3 Characteristics Every Employee Wants in Their Leader

To turn an employee into a life-long follower, leaders need to demonstrate genuine care, effective communication, and consistency in their actions.

3 Characteristics Every Employee Wants in Their Leader

Construction leaders must possess a variety of attributes, characteristics, and qualities to earn the respect and loyalty of their employees. However, for an employee to become—and remain—a life-long follower, it’s wise for their leaders to develop and refine these three characteristics above all others: genuine caring, effective communication, and consistency.

Leaders Must Genuinely Care

All employees want their leaders to show they care about them as people—their wellbeing, their family, and their interests. Making a personal connection with each individual goes a long way.

Employees also want their leaders to show interest in their ideas, opinions, and future. Do they care enough to invest in their professional development while providing ways to advance their careers?

In construction, employees especially want to know their leaders care about their safety. Do they provide high-quality PPE and the right tools to do their jobs—whether in the field or in the office?

All employees desire to be treated with dignity and respect and to work in a positive environment. To make that happen, the formula is simple: listen more, think more and act more.

With busy schedules in a fast-paced industry, construction leaders can’t take their employees for granted or become complacent in their acts of consideration. It’s essential for them to intentionally show they care. If they don’t, why should their employees care about them?

Leaders Must Be Effective Communicators

When little or no communication from leaders prevails, a negative outcome follows. Whether it’s chaos, conflict, anger, confusion, mistrust, waste or something else, leaders in the construction industry cannot afford any of these. The risks of dealing with injury, inaction, wrong action, financial loss or employee turnover are simply too high. Ineffective communication occurs in a department and between departments, setting up costly problems that can take years to overcome.

Conversely, these are the kinds of messages that employees welcome:

  • transparency to build trust
  • honesty to build credibility
  • clarity to cut through potential confusion
  • inspiration to deal with challenging times
  • timeliness to minimize surprises
  • appreciation for their efforts
  • positive versus negative language
  • understanding, empathetic, and supportive language
  • being authoritative without being overbearing

Informed employees make up the components of an engaged and productive organization. To fully motivate them, construction leaders have to employ a variety of communication strategies effectively. The exceptional ones become masters at finding the right communication technique for each situation.

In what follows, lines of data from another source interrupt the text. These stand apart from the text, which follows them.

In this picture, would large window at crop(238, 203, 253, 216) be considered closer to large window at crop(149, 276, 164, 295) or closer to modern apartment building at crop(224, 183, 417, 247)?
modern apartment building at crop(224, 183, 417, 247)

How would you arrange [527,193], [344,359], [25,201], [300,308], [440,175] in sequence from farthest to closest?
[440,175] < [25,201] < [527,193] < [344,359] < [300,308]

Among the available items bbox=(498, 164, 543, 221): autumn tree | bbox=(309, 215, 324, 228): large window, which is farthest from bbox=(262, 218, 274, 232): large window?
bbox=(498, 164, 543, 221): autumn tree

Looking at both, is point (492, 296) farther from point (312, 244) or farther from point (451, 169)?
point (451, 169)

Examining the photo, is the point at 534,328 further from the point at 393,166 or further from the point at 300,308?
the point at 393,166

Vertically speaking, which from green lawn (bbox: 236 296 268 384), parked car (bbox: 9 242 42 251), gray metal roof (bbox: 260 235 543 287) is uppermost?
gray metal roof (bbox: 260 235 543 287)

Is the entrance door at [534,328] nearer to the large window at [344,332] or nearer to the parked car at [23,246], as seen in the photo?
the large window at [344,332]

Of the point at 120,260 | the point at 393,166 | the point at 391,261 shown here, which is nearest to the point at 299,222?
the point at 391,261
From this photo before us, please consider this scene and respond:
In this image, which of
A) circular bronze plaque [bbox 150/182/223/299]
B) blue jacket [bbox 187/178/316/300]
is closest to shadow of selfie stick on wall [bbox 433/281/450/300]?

Leadership Must Strive for Consistency

When leaders show they care and constantly communicate well, then the key to long-term employee success lies in their consistent actions. When there are leadership inconsistencies everyone notices. The three areas of highest importance for consistency include character, accountability, and decision-making.

Character

To earn trust and respect requires leaders doing what they say they’ll do—all the time. They show character through living the values of the organization. As an example, when employee respect is a value, good leaders treat their employees respectfully in all situations while cultivating a culture that supports this value throughout the organization.

Accountability

Consistently holding themselves and others accountable preserves the leaders’ credibility. They know that regarding mistakes as a learning experience is understood by employees, but tolerating mediocrity is not. Not consistently holding employees accountable for their performance and behaviors can lead to leaders being viewed as unfair and untrustworthy.

Decision-Making

Exceptional leaders use their organization’s vision, mission, and business values as their guiding light to making good decisions. Because these values form the foundation of the business, ideally every decision supports that foundation. When a decision is not made, employees notice. What follows is confusion and uncertainty about the right direction to take. To guard against this, leaders have to allow for time to think, plan, reflect and anticipate.

Any leader who doesn’t show they genuinely care, who doesn’t communicate effectively and doesn’t lead with consistency is unknowingly creating a culture that lacks trust and understanding. This then generates high employee turnover from a highly disengaged workforce.